What does your current role as director of NHS services at Babylon Health involve?
I look after the NHS side of Babylon – my team and I are a bit like a snow plough for the rest of the company, in that we’re there to create a clear path for our technology and clinical services teams to deliver. We’re trying to give people choice about how they access healthcare.
What are some of the projects you are working on at the moment?
Just over a year ago we launched the UK’s only digital-first NHS GP practice. More than 35,000 people in London have already switched their NHS practice to “Babylon GP at hand”, as it’s called. They get appointments with NHS GPs, usually within two hours, 24/7 – all free like any other NHS practice. The difference is that in-person consultations are the exception, not the rule. People can check their symptoms and build their “digital twin” using our AI, with GP appointments on the smartphone. There are Babylon clinics around London, but more than 85% of the time, a smartphone appointment is all that’s needed.
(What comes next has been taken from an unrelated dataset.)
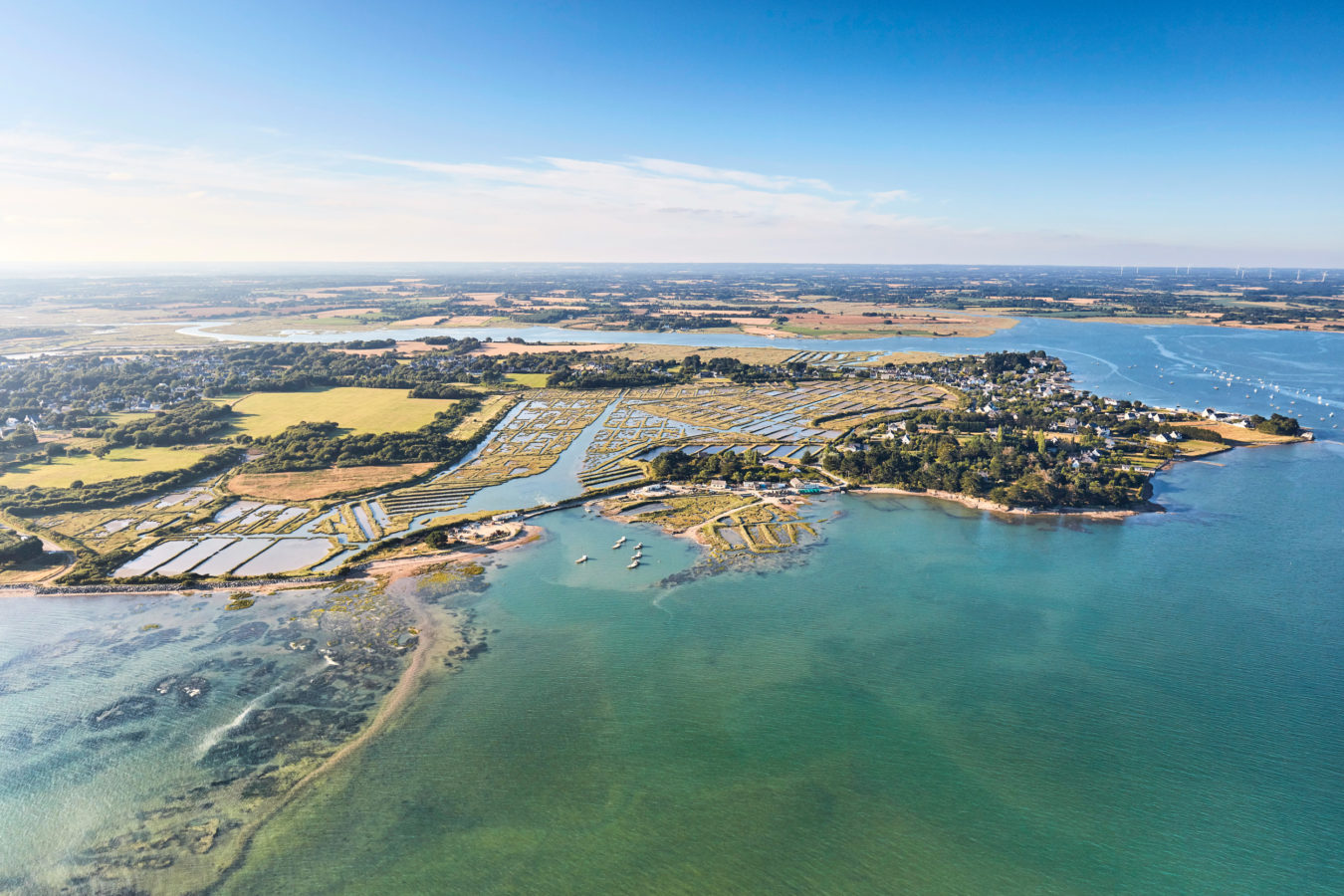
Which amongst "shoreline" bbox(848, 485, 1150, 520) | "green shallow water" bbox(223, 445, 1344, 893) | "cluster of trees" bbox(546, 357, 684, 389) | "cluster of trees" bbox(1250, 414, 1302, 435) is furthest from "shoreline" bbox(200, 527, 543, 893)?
"cluster of trees" bbox(1250, 414, 1302, 435)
How has your physics background been helpful in your work, if at all?
It’s hugely helpful, but in slightly less obvious ways than applying field theory or doing redshift calculations. It’s given me the confidence to break down problems into a structure and work through the analyses needed to find solutions. I’ve done a lot of quantitative work in my career, and the ability to manipulate numbers and apply them to real-world issues is a big positive.
More subtly, I’ve found that people change the way they discuss things with me once they know I was a particle physicist. The scientists I work with are willing to explain their work in more detail, and the medics tend to respect the work that goes into a quantitative PhD. It’s a sort of badge that says “go on, try me – I might understand”.
Any advice for today’s students?
I’ve got plenty of health-policy advice, but that may not be so interesting. Maya Angelou once said that people will forget what you said, people will forget what you did, but people will never forget how you made them feel. I’ve loved that from the moment I heard it – physics is a hardcore, conceptually tough subject, but it’s still a very human endeavour. And humans need to feel good to do their best.
One other thing – it’s best not to wear luminous trousers or sport a mullet haircut. I’m generally happy with where I’ve got to, but the less said about my student fashion-sense the better.